* **Given records**:
+ + + + + + +
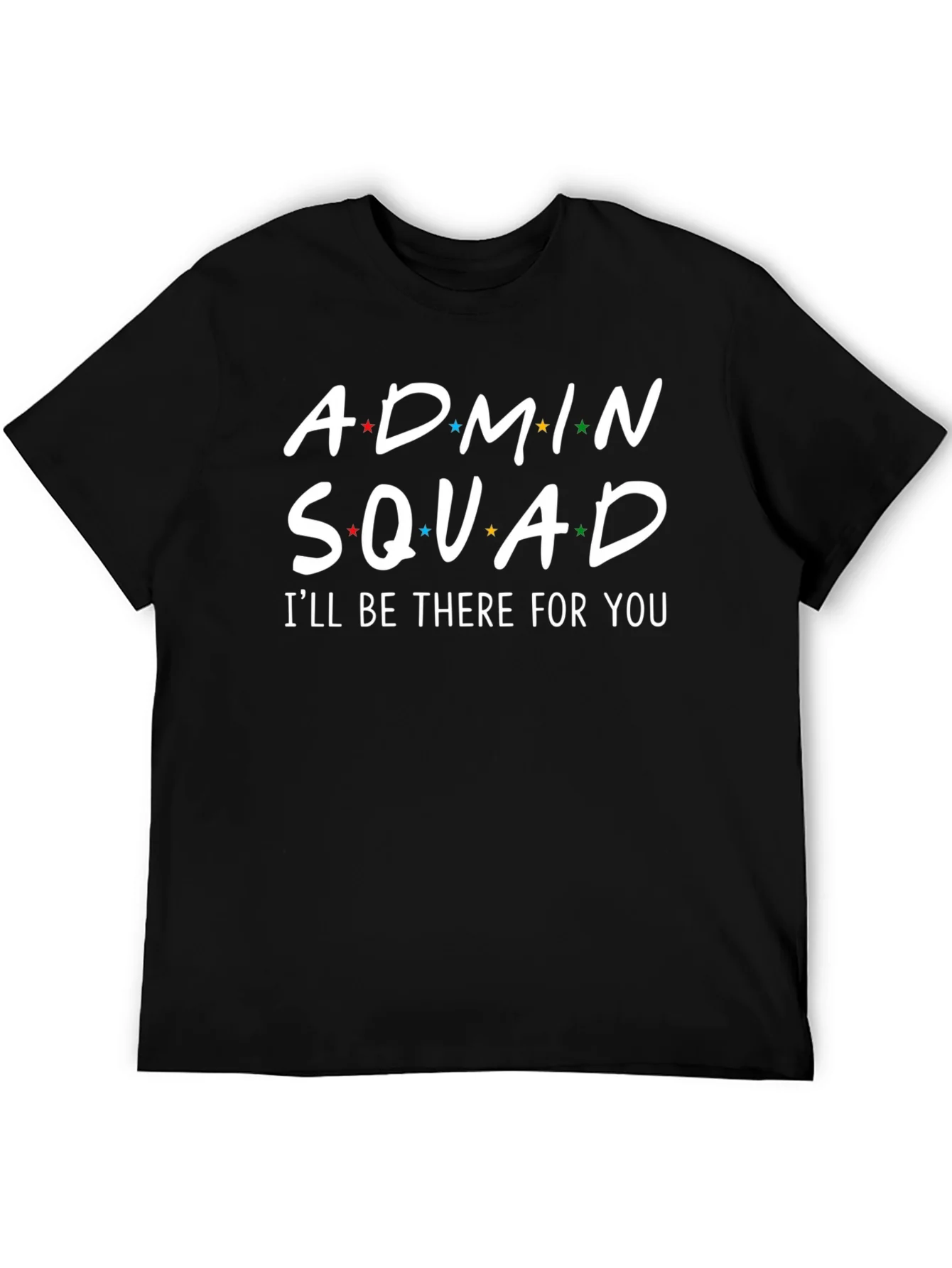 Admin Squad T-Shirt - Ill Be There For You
+ + + + + + +
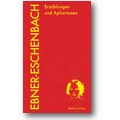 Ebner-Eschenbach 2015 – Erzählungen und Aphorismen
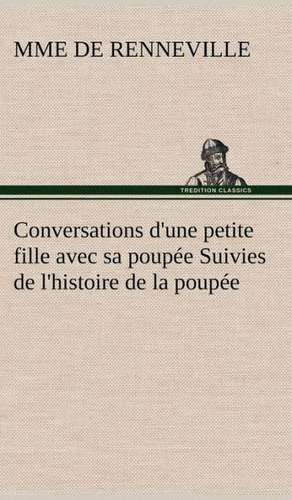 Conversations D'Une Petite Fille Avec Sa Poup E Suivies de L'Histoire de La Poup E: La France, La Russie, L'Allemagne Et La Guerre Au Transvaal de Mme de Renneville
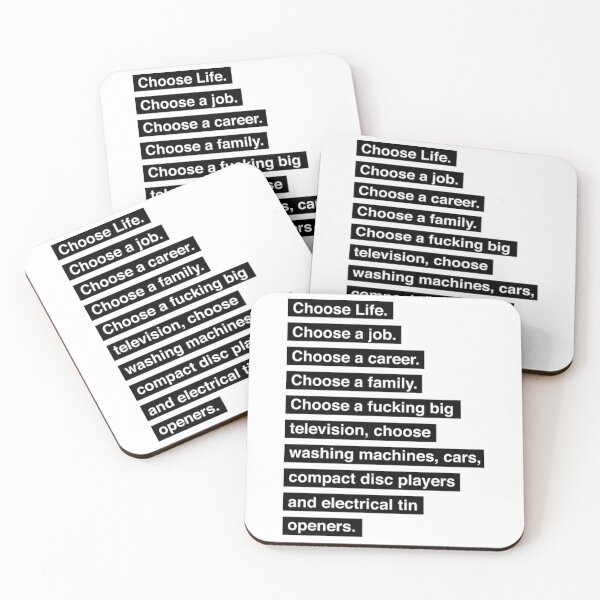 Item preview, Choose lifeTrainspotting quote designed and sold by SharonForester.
+ + + + + + +
* **What needs to be done**:
Above are the records. Copy only the lines from the one with "Conversations D'Une Petite" through the one with "Item preview, Choose", exactly, with no pictures.

* **Response**:
 Conversations D'Une Petite Fille Avec Sa Poup E Suivies de L'Histoire de La Poup E: La France, La Russie, L'Allemagne Et La Guerre Au Transvaal de Mme de Renneville
 Item preview, Choose lifeTrainspotting quote designed and sold by SharonForester.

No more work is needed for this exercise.